Spatial relation records:
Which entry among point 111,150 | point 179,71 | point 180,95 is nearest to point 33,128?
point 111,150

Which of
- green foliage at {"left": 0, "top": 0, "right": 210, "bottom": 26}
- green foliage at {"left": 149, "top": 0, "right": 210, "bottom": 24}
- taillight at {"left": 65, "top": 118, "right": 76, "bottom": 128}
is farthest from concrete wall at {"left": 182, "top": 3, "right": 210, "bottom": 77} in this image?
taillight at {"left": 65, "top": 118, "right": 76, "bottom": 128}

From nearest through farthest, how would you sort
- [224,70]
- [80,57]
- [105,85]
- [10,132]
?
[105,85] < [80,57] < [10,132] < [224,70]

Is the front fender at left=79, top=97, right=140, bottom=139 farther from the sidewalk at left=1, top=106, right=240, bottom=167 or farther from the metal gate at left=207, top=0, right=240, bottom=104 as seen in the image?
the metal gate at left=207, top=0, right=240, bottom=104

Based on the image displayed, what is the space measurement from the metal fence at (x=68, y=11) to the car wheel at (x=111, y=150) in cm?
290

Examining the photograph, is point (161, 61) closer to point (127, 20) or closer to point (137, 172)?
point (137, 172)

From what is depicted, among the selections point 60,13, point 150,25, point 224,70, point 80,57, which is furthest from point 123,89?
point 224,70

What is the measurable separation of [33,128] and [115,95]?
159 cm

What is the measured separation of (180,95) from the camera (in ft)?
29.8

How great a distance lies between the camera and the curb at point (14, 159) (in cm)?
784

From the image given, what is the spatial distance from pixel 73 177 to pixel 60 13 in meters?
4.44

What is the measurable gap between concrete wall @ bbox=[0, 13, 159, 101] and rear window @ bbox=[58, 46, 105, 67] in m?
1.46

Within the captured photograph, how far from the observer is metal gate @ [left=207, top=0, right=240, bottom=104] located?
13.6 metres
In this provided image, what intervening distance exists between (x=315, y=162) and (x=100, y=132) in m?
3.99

## [Task prompt]
Please write out the records again, substituting "stone wall" for every "concrete wall" and leaving everything else unchanged.

## [Answer below]
Which entry among point 111,150 | point 179,71 | point 180,95 is nearest to point 33,128?
point 111,150

Which of
- green foliage at {"left": 0, "top": 0, "right": 210, "bottom": 26}
- green foliage at {"left": 149, "top": 0, "right": 210, "bottom": 24}
- taillight at {"left": 65, "top": 118, "right": 76, "bottom": 128}
is farthest from stone wall at {"left": 182, "top": 3, "right": 210, "bottom": 77} in this image?
taillight at {"left": 65, "top": 118, "right": 76, "bottom": 128}

From nearest through farthest, how would you sort
- [224,70]
- [80,57]
- [105,85]
- [10,132]
?
[105,85] < [80,57] < [10,132] < [224,70]

Is the front fender at left=79, top=97, right=140, bottom=139 farther from the sidewalk at left=1, top=106, right=240, bottom=167 or farther from the metal gate at left=207, top=0, right=240, bottom=104 as seen in the image?
the metal gate at left=207, top=0, right=240, bottom=104

Based on the image displayed, what is the space measurement from the metal fence at (x=68, y=11) to the car wheel at (x=111, y=150) in cm?
290

Examining the photograph, is point (161, 61) closer to point (127, 20) or closer to point (137, 172)?
point (137, 172)

From what is depicted, among the selections point 60,13, point 150,25, point 224,70, point 80,57, which is furthest from point 123,89?
point 224,70

What is the measurable separation of [33,128] and [115,95]?
159 cm

What is the measured separation of (180,95) from the camera (in ft)?
29.8

How great a distance lies between the camera and the curb at point (14, 159) (in cm)?
784

From the image given, what is the spatial distance from pixel 73 177 to pixel 60 13 in meters?
4.44

What is the measurable gap between stone wall @ bbox=[0, 13, 159, 101] and rear window @ bbox=[58, 46, 105, 67] in m?
1.46

Within the captured photograph, how far from the observer is metal gate @ [left=207, top=0, right=240, bottom=104] located?
13.6 metres
In this provided image, what intervening distance exists between (x=315, y=162) and (x=100, y=132) in m?
3.99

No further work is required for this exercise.